>> Begin

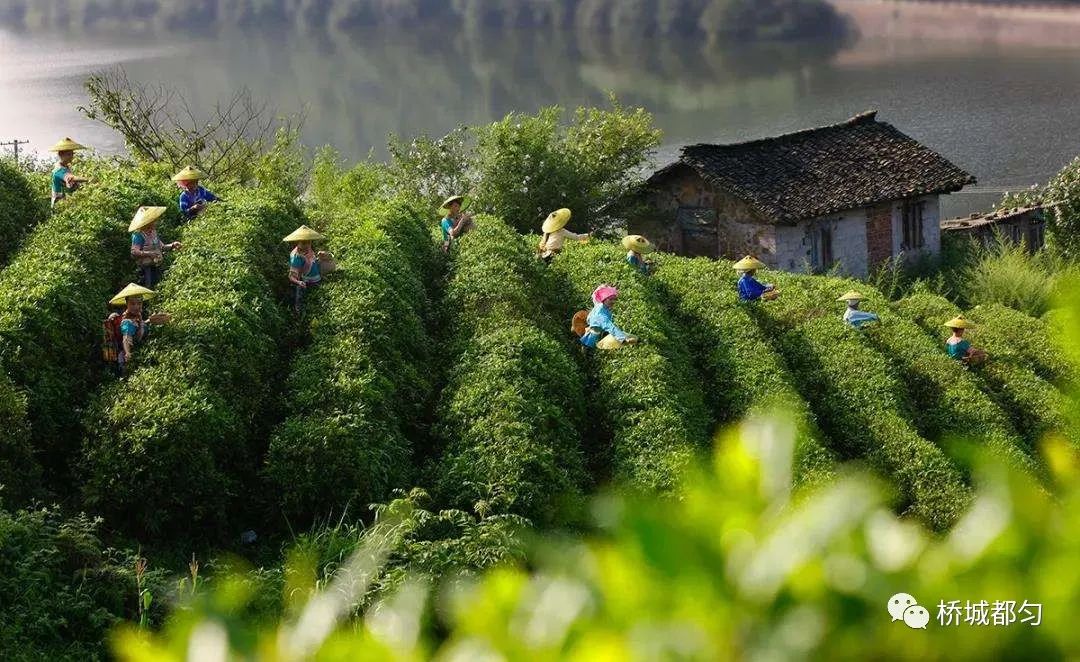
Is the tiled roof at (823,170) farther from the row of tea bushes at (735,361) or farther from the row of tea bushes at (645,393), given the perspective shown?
the row of tea bushes at (645,393)

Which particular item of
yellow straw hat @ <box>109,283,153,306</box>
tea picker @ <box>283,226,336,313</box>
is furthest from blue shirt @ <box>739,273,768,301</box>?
yellow straw hat @ <box>109,283,153,306</box>

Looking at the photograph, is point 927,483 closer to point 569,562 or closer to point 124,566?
point 124,566

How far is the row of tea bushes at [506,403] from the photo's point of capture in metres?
12.7

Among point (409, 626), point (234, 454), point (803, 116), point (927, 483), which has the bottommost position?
point (803, 116)

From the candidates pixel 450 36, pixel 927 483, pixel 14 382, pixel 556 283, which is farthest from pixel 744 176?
pixel 450 36

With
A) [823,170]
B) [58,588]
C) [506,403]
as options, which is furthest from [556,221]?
[58,588]

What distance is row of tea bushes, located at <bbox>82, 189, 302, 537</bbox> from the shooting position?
12.1 meters

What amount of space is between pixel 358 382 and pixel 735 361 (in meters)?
5.64

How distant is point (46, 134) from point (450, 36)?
28.9 m

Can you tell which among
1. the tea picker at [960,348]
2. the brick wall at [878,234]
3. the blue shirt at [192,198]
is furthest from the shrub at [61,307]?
the brick wall at [878,234]

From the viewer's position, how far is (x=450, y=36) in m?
67.5

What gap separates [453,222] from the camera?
21.4 m

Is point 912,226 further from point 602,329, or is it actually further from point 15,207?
point 15,207

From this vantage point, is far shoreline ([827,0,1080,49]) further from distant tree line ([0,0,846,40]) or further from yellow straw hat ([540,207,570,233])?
yellow straw hat ([540,207,570,233])
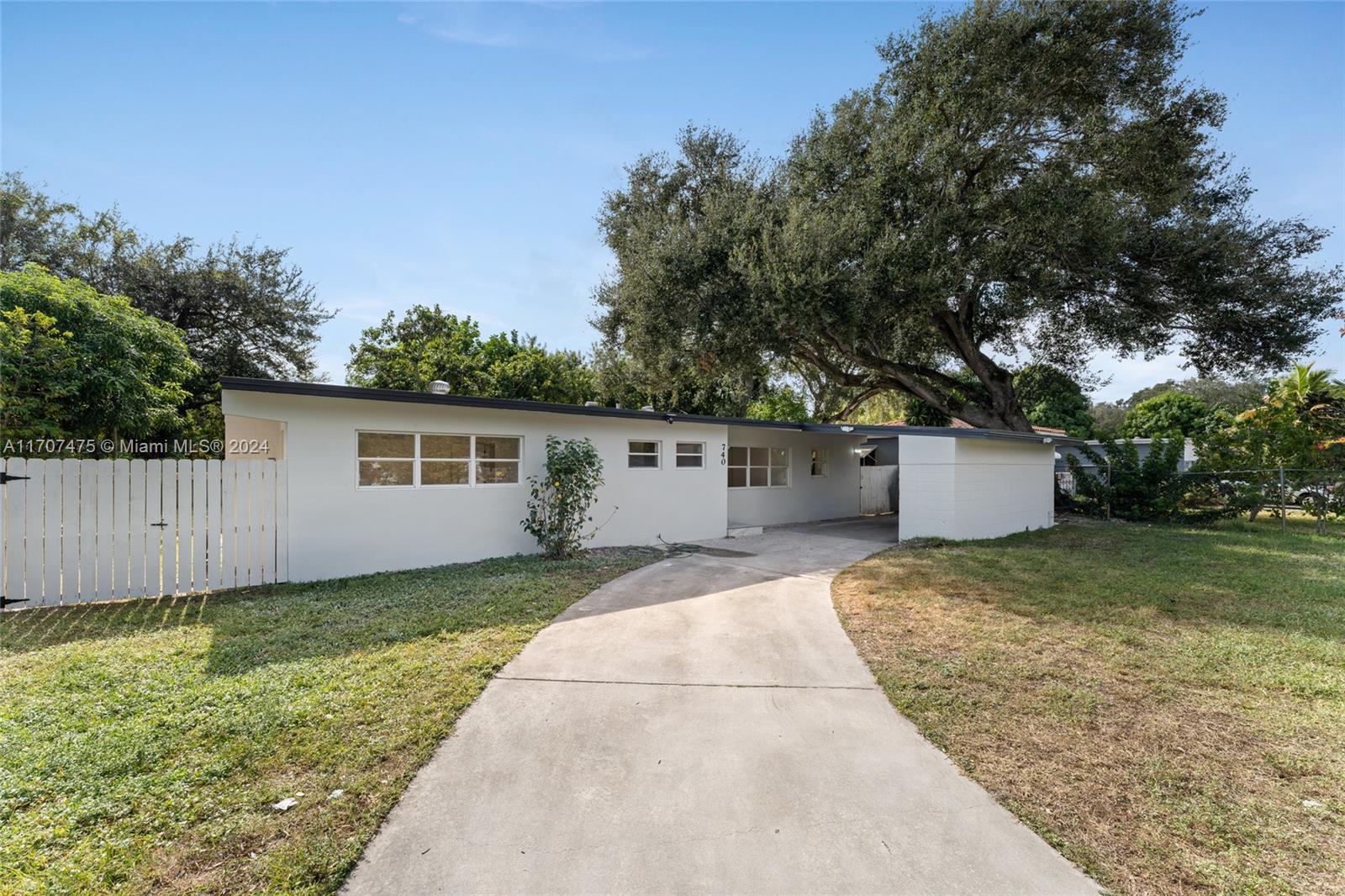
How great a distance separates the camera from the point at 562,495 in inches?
342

>> End

- [Directions]
Set the listing down in full and exactly. Pictures within it should not appear in the copy.

- [Response below]
Is the tiled roof at (823,170) farther from the row of tea bushes at (735,361) or farther from the row of tea bushes at (645,393), given the perspective shown?
the row of tea bushes at (645,393)

Which particular item of
yellow straw hat @ <box>109,283,153,306</box>
tea picker @ <box>283,226,336,313</box>
is furthest from blue shirt @ <box>739,273,768,301</box>?
yellow straw hat @ <box>109,283,153,306</box>

Looking at the photograph, is point 927,483 closer to point 569,562 or closer to point 124,566?
point 124,566

How far is the row of tea bushes at [506,403] from the photo's point of capture in metres?
12.7

Among point (409, 626), point (234, 454), point (803, 116), point (927, 483), which has the bottommost position?
point (803, 116)

From the candidates pixel 450 36, pixel 927 483, pixel 14 382, pixel 556 283, which is farthest from pixel 744 176?
pixel 450 36

With
A) [823,170]
B) [58,588]
C) [506,403]
as options, which is furthest from [556,221]?
[58,588]

What distance is row of tea bushes, located at <bbox>82, 189, 302, 537</bbox> from the shooting position?
12.1 meters

What amount of space is between pixel 358 382 and pixel 735 361 (in meters)?
5.64

How distant is point (46, 134) from point (450, 36)?
28.9 m

Can you tell which among
1. the tea picker at [960,348]
2. the brick wall at [878,234]
3. the blue shirt at [192,198]
is furthest from the shrub at [61,307]?
the brick wall at [878,234]

From the viewer's position, how far is (x=450, y=36) in m?
67.5

What gap separates [453,222] from the camera?
21.4 m

Is point 912,226 further from point 602,329, or is it actually further from point 15,207?
point 15,207

From this vantage point, is far shoreline ([827,0,1080,49]) further from distant tree line ([0,0,846,40]) or further from yellow straw hat ([540,207,570,233])?
yellow straw hat ([540,207,570,233])
How great a distance separates the camera from the point at 562,495 in inches?
342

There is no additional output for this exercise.